About this task | Restate the listing that follows word for word, without its pictures.
Start of Extracted information
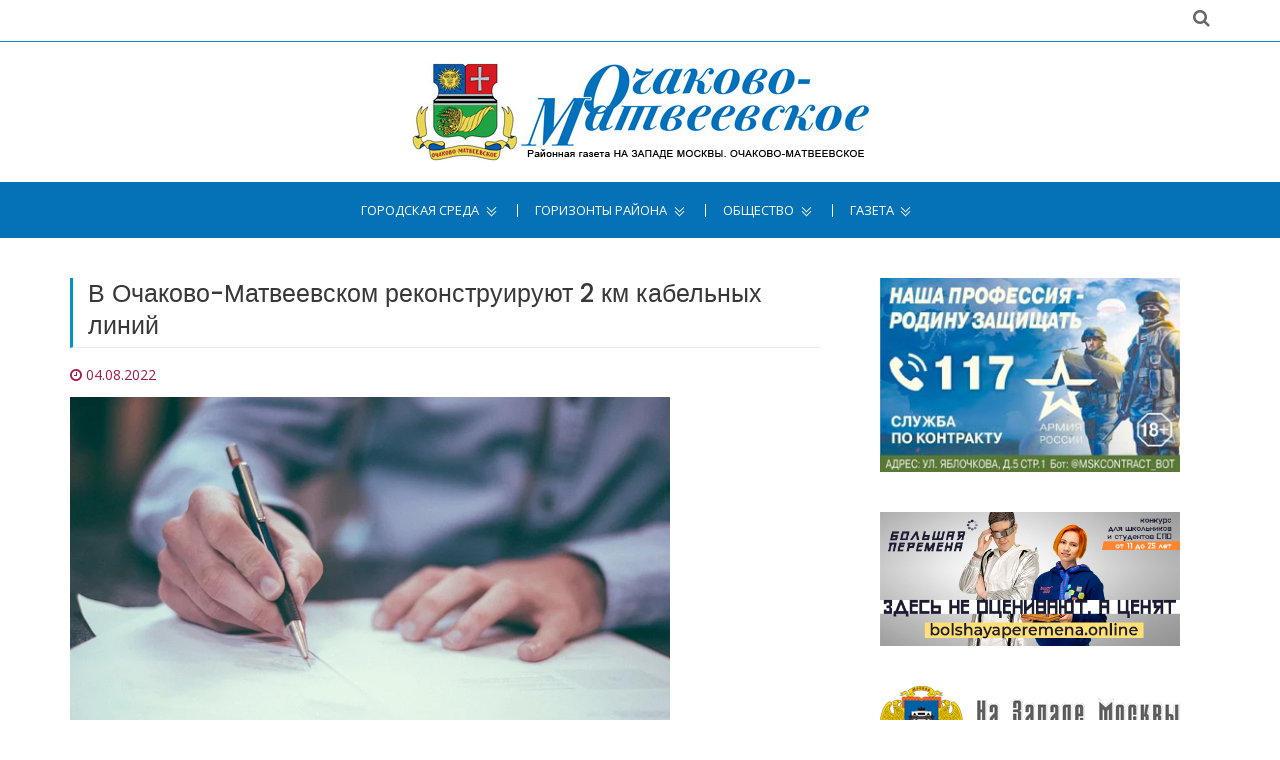

--- FILE ---
content_type: text/plain; charset=UTF-8
request_url: https://ochakovo-gazeta.ru/system/cron/cron.txt
body_size: 10
content:
1769910180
End of Extracted information
Answer to the problem |
--- FILE ---
content_type: text/plain; charset=UTF-8
request_url: https://ochakovo-gazeta.ru/system/cron/cron.txt
body_size: 10
content:
1769910180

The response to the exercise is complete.